══ EXERCISE MATERIALS

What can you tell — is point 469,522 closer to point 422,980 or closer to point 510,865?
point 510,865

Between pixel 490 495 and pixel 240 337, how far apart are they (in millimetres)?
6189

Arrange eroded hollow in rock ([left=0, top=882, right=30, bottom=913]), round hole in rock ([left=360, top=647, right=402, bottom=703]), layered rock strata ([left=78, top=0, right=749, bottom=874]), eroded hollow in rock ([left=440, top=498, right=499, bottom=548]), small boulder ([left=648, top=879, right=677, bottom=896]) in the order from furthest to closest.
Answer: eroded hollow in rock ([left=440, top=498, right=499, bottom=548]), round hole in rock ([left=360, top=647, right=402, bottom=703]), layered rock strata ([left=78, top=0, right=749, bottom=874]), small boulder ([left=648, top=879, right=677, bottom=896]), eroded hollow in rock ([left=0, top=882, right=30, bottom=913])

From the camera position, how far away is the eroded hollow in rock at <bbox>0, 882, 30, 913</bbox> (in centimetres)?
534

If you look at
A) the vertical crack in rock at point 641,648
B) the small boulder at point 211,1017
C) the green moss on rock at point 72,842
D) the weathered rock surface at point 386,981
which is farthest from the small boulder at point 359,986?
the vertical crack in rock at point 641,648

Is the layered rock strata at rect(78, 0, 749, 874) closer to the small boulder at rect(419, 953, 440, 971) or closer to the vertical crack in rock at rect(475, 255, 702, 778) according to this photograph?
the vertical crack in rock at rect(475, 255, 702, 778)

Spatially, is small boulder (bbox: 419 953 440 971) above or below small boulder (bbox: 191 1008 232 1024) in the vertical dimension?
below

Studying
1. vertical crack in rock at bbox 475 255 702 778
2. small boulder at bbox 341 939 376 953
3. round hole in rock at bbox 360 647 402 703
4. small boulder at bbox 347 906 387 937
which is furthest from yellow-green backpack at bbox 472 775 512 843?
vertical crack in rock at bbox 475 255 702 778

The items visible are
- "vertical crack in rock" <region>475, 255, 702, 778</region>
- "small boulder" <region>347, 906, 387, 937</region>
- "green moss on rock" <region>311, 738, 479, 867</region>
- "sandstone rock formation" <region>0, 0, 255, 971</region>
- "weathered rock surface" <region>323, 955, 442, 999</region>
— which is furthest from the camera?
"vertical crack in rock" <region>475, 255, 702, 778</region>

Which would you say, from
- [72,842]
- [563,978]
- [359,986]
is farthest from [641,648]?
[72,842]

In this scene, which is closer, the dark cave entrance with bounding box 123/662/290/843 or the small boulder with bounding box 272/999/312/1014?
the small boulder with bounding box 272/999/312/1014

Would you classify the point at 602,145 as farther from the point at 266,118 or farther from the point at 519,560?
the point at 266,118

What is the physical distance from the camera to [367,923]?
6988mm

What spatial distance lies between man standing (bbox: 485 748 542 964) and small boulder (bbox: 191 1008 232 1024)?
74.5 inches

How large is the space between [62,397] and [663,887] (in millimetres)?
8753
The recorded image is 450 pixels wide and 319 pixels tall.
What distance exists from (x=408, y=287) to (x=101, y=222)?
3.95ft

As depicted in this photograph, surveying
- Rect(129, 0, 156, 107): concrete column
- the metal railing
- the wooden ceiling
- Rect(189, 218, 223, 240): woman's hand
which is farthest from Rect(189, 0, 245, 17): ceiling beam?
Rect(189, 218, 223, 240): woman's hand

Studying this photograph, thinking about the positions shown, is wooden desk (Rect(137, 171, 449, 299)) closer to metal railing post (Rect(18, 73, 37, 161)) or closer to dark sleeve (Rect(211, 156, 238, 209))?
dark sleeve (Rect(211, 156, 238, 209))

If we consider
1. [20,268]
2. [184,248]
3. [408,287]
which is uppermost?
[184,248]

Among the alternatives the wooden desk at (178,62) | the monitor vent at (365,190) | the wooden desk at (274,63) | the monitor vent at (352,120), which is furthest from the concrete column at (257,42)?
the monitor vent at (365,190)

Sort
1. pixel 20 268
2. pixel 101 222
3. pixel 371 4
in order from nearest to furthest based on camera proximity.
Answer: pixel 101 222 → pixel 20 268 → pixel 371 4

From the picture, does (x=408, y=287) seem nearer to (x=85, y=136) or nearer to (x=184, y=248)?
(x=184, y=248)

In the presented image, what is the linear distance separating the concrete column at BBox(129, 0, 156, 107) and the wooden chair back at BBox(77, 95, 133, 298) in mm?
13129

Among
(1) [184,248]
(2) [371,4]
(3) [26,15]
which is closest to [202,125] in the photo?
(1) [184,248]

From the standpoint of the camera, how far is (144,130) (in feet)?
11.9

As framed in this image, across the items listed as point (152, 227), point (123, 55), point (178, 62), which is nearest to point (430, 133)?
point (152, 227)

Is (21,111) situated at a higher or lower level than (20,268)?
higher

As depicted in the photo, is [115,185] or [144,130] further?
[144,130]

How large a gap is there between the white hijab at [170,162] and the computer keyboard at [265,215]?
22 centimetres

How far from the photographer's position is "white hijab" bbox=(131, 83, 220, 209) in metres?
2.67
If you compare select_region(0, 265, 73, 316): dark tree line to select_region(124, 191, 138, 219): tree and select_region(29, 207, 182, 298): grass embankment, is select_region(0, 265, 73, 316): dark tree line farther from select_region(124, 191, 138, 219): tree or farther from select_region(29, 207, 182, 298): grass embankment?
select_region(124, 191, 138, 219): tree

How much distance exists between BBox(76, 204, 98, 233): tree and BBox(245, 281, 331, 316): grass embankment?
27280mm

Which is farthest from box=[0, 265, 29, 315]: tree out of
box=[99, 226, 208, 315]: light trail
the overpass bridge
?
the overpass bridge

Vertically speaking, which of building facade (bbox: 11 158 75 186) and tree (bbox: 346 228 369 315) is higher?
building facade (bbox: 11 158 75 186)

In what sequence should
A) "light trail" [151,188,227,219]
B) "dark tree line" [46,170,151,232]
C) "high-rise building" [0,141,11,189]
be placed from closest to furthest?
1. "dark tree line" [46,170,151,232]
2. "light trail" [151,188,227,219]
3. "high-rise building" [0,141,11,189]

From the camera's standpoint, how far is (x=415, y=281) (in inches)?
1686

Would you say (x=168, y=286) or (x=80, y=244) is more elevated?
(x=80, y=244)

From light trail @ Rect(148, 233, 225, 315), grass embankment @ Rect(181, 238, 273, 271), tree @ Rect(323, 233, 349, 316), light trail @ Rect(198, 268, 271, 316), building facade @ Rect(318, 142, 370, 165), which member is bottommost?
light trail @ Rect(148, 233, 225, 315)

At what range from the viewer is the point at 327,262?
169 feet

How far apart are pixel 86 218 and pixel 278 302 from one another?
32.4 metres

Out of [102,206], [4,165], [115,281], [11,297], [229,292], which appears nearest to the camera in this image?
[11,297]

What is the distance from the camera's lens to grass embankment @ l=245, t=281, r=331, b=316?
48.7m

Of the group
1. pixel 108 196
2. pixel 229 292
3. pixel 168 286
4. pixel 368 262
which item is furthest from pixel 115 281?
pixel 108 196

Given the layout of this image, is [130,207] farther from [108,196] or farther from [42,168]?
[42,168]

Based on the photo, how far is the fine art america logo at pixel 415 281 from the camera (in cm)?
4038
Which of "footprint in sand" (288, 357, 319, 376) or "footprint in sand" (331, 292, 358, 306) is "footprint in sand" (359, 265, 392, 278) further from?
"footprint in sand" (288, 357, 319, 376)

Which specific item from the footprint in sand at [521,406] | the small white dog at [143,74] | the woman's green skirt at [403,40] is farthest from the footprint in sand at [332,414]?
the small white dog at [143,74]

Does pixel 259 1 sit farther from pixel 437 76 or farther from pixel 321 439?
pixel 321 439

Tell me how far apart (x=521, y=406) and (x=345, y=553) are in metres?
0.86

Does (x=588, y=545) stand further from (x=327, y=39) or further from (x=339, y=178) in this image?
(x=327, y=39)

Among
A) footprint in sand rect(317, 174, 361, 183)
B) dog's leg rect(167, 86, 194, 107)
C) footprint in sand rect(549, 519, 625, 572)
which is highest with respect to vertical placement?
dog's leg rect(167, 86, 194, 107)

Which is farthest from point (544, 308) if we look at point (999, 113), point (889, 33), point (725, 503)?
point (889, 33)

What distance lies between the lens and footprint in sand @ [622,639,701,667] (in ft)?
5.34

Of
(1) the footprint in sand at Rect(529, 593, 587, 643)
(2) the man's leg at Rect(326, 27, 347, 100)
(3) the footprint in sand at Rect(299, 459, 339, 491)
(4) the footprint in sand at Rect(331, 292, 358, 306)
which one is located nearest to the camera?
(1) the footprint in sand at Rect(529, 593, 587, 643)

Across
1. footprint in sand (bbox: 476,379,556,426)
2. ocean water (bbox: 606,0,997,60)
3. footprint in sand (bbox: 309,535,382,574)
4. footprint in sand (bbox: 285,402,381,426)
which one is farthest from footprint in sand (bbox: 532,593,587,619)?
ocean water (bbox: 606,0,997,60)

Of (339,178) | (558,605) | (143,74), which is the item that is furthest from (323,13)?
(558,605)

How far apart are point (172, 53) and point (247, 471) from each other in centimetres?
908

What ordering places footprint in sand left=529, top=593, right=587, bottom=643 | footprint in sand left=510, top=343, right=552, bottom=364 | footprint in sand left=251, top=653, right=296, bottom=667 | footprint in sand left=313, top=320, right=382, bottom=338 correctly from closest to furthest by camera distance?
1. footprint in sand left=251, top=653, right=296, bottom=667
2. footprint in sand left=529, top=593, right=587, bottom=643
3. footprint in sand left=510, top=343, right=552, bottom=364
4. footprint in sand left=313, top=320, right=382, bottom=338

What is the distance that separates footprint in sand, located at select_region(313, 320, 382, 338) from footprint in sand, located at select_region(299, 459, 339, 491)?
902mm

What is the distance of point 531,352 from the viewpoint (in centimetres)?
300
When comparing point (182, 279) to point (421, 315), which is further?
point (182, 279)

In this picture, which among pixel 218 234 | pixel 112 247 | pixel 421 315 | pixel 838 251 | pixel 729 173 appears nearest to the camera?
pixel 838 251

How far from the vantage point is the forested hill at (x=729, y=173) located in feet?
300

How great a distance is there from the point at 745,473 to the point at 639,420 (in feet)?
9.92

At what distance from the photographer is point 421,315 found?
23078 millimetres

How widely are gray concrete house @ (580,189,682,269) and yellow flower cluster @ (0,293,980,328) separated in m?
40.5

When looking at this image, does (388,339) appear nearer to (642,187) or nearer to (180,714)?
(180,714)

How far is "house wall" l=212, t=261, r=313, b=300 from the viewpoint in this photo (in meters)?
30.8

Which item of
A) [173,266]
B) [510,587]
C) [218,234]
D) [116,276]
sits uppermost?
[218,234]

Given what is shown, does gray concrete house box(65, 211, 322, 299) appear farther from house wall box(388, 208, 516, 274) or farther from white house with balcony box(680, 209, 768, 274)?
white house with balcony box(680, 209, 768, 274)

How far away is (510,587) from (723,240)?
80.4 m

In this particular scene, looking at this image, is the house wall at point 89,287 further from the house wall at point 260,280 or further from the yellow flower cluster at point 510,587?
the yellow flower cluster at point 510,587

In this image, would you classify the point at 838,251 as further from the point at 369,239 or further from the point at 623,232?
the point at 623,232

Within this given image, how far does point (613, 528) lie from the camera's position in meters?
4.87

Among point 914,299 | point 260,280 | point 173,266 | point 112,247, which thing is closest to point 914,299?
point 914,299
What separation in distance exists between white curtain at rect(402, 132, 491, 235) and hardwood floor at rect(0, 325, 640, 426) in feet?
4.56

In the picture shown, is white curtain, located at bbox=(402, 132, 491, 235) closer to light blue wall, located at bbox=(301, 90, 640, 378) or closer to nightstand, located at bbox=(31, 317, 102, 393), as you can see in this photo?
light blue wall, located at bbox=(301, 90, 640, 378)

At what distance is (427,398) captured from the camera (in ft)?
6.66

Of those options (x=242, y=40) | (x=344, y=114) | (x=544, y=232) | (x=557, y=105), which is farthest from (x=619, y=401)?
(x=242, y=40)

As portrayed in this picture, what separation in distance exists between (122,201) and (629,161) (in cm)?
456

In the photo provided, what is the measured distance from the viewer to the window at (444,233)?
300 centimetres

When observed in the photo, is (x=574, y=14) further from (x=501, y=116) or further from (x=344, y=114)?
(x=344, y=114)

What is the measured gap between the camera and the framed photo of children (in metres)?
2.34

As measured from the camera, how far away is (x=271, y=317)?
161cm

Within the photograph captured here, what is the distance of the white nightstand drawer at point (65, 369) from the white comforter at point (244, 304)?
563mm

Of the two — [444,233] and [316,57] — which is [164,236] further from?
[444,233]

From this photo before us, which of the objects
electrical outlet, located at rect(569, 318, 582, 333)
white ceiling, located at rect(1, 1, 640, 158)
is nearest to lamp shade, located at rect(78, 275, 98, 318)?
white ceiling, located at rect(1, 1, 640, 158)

════

Turn the lines of the records, from the line containing "As portrayed in" through the end of the records, into a Markdown table with the columns Row and Line. Number each line and omit blank lines.

**TASK OUTPUT:**
| Row | Line |
|---|---|
| 1 | As portrayed in this picture, what separation in distance exists between (122,201) and (629,161) (in cm)? |
| 2 | 456 |
| 3 | In the photo provided, what is the measured distance from the viewer to the window at (444,233)? |
| 4 | 300 centimetres |
| 5 | When observed in the photo, is (x=574, y=14) further from (x=501, y=116) or further from (x=344, y=114)? |
| 6 | (x=344, y=114) |
| 7 | What is the measured gap between the camera and the framed photo of children (in metres)? |
| 8 | 2.34 |
| 9 | As measured from the camera, how far away is (x=271, y=317)? |
| 10 | 161cm |
| 11 | Within the photograph captured here, what is the distance of the white nightstand drawer at point (65, 369) from the white comforter at point (244, 304)? |
| 12 | 563mm |
| 13 | Of the two — [444,233] and [316,57] — which is [164,236] further from? |
| 14 | [444,233] |
| 15 | From this photo before us, which of the objects |
| 16 | electrical outlet, located at rect(569, 318, 582, 333) |
| 17 | white ceiling, located at rect(1, 1, 640, 158) |
| 18 | is nearest to lamp shade, located at rect(78, 275, 98, 318)? |
| 19 | white ceiling, located at rect(1, 1, 640, 158) |